Question

The equation of wave is given by $y = 10 \sin \left(\frac{2\pi t}{30} + \alpha\right)$. If the displacement is 5 cm at t = 0, then the total phase at t = 7.5 s will be $\left[ \sin 30^\circ = \cos 60^\circ = \frac{1}{2}, \cos 30^\circ = \sin 60^\circ = \frac{\sqrt{3}}{2} \right]$

• A. $\frac{\pi}{3}$ rad
• B. $\frac{\pi}{2}$ rad
• C. $\frac{2\pi}{5}$ rad
• D. $\frac{2\pi}{3}$ rad

Hint:

Notice that a time of $t = 7.5\ \text{s}$ is exactly one-quarter of the wave's total time period ($T = 30\ \text{s}$). Moving a quarter-period forward adds exactly $\frac{\pi}{2}$ rad ($90^\circ$) to the initial phase. Adding $90^\circ$ to our starting angle of $30^\circ$ ($\frac{\pi}{6}$) gives $120^\circ$, which is exactly $\frac{2\pi}{3}$ rad!

Answer 1

The Correct Option is D

Step 1: Understanding the Question:
Given a wave function equation $y(t)$ with an initial condition entry at $t = 0$, we need to compute the absolute total phase angle argument $\phi = \left(\frac{2\pi t}{30} + \alpha\right)$ at time marker $t = 7.5\ \text{s}$.

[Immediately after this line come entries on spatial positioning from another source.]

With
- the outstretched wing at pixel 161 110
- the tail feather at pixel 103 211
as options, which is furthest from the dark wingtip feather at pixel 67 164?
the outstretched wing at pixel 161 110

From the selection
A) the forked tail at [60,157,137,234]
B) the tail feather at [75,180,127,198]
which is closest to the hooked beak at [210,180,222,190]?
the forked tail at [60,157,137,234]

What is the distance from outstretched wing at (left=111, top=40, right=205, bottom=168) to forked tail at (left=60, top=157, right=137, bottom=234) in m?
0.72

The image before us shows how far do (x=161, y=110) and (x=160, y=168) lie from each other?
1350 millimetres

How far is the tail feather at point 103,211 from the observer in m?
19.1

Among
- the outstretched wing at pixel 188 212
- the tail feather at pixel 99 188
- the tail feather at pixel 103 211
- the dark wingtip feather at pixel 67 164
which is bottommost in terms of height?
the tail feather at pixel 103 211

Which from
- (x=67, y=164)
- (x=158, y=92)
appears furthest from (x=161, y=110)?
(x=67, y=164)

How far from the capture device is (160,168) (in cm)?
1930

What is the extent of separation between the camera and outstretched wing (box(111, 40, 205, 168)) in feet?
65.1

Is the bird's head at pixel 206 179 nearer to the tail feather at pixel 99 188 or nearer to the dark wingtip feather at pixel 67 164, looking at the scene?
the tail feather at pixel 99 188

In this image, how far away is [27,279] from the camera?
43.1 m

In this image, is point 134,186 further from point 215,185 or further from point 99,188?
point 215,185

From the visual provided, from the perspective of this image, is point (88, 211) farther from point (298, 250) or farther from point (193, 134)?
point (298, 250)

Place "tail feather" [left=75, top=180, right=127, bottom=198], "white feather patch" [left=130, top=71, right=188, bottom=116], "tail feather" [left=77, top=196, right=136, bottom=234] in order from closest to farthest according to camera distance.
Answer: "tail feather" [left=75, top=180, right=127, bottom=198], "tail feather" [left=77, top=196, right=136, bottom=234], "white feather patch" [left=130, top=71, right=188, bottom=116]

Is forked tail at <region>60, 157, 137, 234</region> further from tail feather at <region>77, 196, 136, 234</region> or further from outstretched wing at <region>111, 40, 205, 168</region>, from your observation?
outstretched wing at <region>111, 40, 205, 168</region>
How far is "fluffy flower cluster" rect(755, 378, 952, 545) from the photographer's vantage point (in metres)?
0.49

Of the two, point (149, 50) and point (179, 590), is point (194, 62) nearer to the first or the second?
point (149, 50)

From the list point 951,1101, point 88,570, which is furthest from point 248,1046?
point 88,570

Step 2: Detailed Explanation:
First, let's solve for the initial phase angle $\alpha$ using the boundary state condition ($y = 5\ \text{cm}$ at $t = 0$): $$ 5 = 10 \sin \left(\frac{2\pi(0)}{30} + \alpha\right) \implies 5 = 10 \sin\alpha $$ $$ \sin\alpha = \frac{5}{10} = \frac{1}{2} \implies \alpha = \frac{\pi}{6}\ \text{rad} $$ Now, we calculate the total phase angle argument $\phi$ at our target time $t = 7.5\ \text{s}$: $$ \phi = \frac{2\pi(7.5)}{30} + \alpha $$ Substitute the exact values into the phase equation: $$ \phi = \frac{15\pi}{30} + \frac{\pi}{6} = \frac{\pi}{2} + \frac{\pi}{6} $$ Taking a common denominator of 6 to complete the angle addition: $$ \phi = \frac{3\pi + \pi}{6} = \frac{4\pi}{6} = \frac{2\pi}{3}\ \text{rad} $$

Step 3: Final Answer:
The total phase at $t = 7.5\ \text{s}$ is $\frac{2\pi}{3}$ rad, which corresponds to option (D).